Im Rahmen der Neuaufstellung von Lieferketten sind viele Unternehmen nun dabei, ihre Lieferketten einem umfassenden „Gesundheitscheck“ zu unterziehen, um Risiken in Zukunft besser steuern und „Betriebsstörungen“ vermeiden zu können. In diesem Zusammenhang gilt es u.a., die folgenden Fragen zu beantworten:

  • Will ich die Herstellung von Teilen und Vorprodukten näher an meine Produktionsstandorte heranziehen?
  • Wie kann ich sicherstellen, dass meine Zulieferer faire Arbeitsbedingungen bieten und Umweltauflagen einhalten?
  • Welche weiteren Aspekte muss ich berücksichtigen, um meine Lieferketten zu optimieren?

Für diese und andere Fragen werden gegenwärtig Lösungen gesucht.

Gesundheitscheck mit Supply Chain Performance Indicator

Die Firmenkunden der Standard Chartered bilden da keine Ausnahme.

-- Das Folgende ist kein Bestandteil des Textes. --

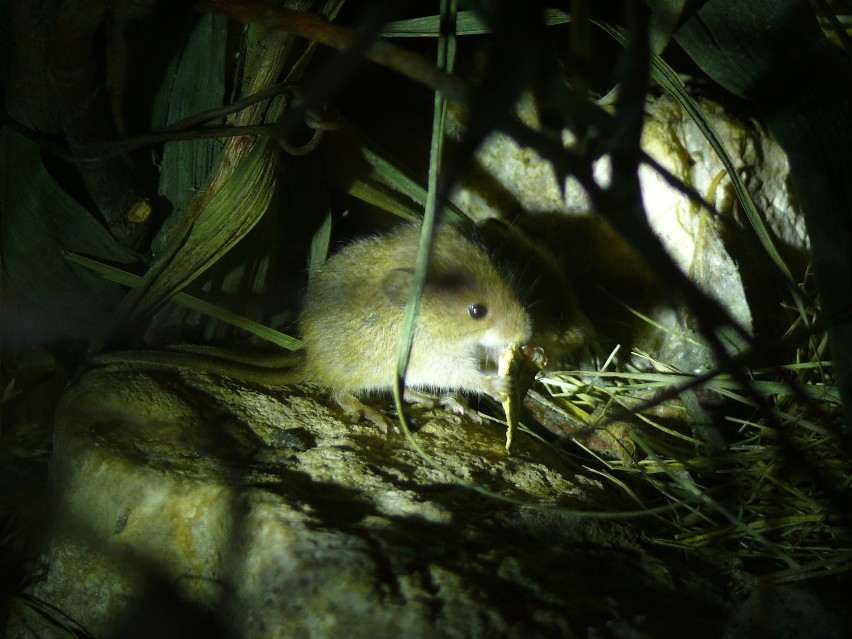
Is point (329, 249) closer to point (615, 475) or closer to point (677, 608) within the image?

Viele von ihnen werden von der Bank auf den Weg nach Asien, Afrika und in den Nahen Osten begleitet und mit Bankdienstleistungen zur Abwicklung ihrer Geschäfts- und Handelsbeziehungen unterstützt. Die Sicherung nachhaltiger Lieferketten steht dabei schon länger im Fokus.

Nun hat Standard Chartered mit dem „Supply Chain Indicator“ ein neues Online Tool geschaffen, das Kunden hilft, ihre Lieferketten einem Gesundheitscheck zu unterziehen und ihnen die Möglichkeit gibt, sich mit ihren Wettbewerbern zu messen. Das Online Tool führt seine Teilnehmer Schritt für Schritt durch den Bewertungsprozess. Dabei müssen diese zunächst angeben, in welcher Region ihr Unternehmen sitzt und wie hoch der jährliche Umsatz ist. Dann werden sie durch fünf Kategorien geführt, zu denen Sie Fragen beantworten müssen.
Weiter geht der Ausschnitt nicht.